# Worker Groups in Kestra Enterprise: Target Workers

How to configure Worker Groups in Kestra Enterprise Edition.

## Worker groups – configure targeted workers

A Worker Group is a set of workers that can be explicitly targeted for task execution or polling trigger evaluation. For example, tasks that require heavy resources can be isolated to a Worker Group designed to handle that load, and tasks that perform best on a specific Operating System can be optimized to run on a Worker Group designed for them.

:::alert{type="info"}
Please note that Worker Groups are not yet available in Kestra Cloud, only in Kestra Enterprise Edition.
:::

<div class="video-container">
  <iframe src="https://www.youtube.com/embed/C-539c3UVJM?si=3USIb1F7OiW9AQVp" title="YouTube video player" allow="accelerometer; autoplay; clipboard-write; encrypted-media; gyroscope; picture-in-picture; web-share" referrerpolicy="strict-origin-when-cross-origin" allowfullscreen></iframe>
</div>

## Creating Worker Groups from the UI

:::badge{version=">=0.19" editions="EE"}
:::

To create a new Worker Group, navigate to the **Instance** page, go to the **Worker Groups** tab, and click on the `+ Add Worker Group` button.

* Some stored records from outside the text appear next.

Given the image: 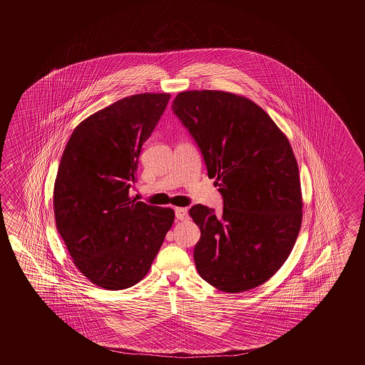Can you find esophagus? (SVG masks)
Wrapping results in <instances>:
<instances>
[{
	"mask_svg": "<svg viewBox=\"0 0 365 365\" xmlns=\"http://www.w3.org/2000/svg\"><path fill=\"white\" fill-rule=\"evenodd\" d=\"M175 217H177V220H179V221L187 220V209H185V207H175Z\"/></svg>",
	"mask_w": 365,
	"mask_h": 365,
	"instance_id": "obj_1",
	"label": "esophagus"
}]
</instances>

Then, set a **Key**, a **Description**, and optionally **Allowed Tenants** for that worker group. You can also accomplish this via API, CLI, or Terraform.

![Create Worker Group UI](./create-worker-group.png)

## Starting workers for a Worker Group

Once a worker group key is created, you can start a worker with the `kestra server worker --worker-group {workerGroupKey}` flag to assign it to that worker group. You can also assign a default worker group at the namespace and tenant level.

![Worker Group UI](./worker-group-ui.png)

The Worker Groups UI tracks the health of worker groups, showing how many workers are polling for tasks within each worker group. This gives you visibility into which worker groups are active and the number of active workers.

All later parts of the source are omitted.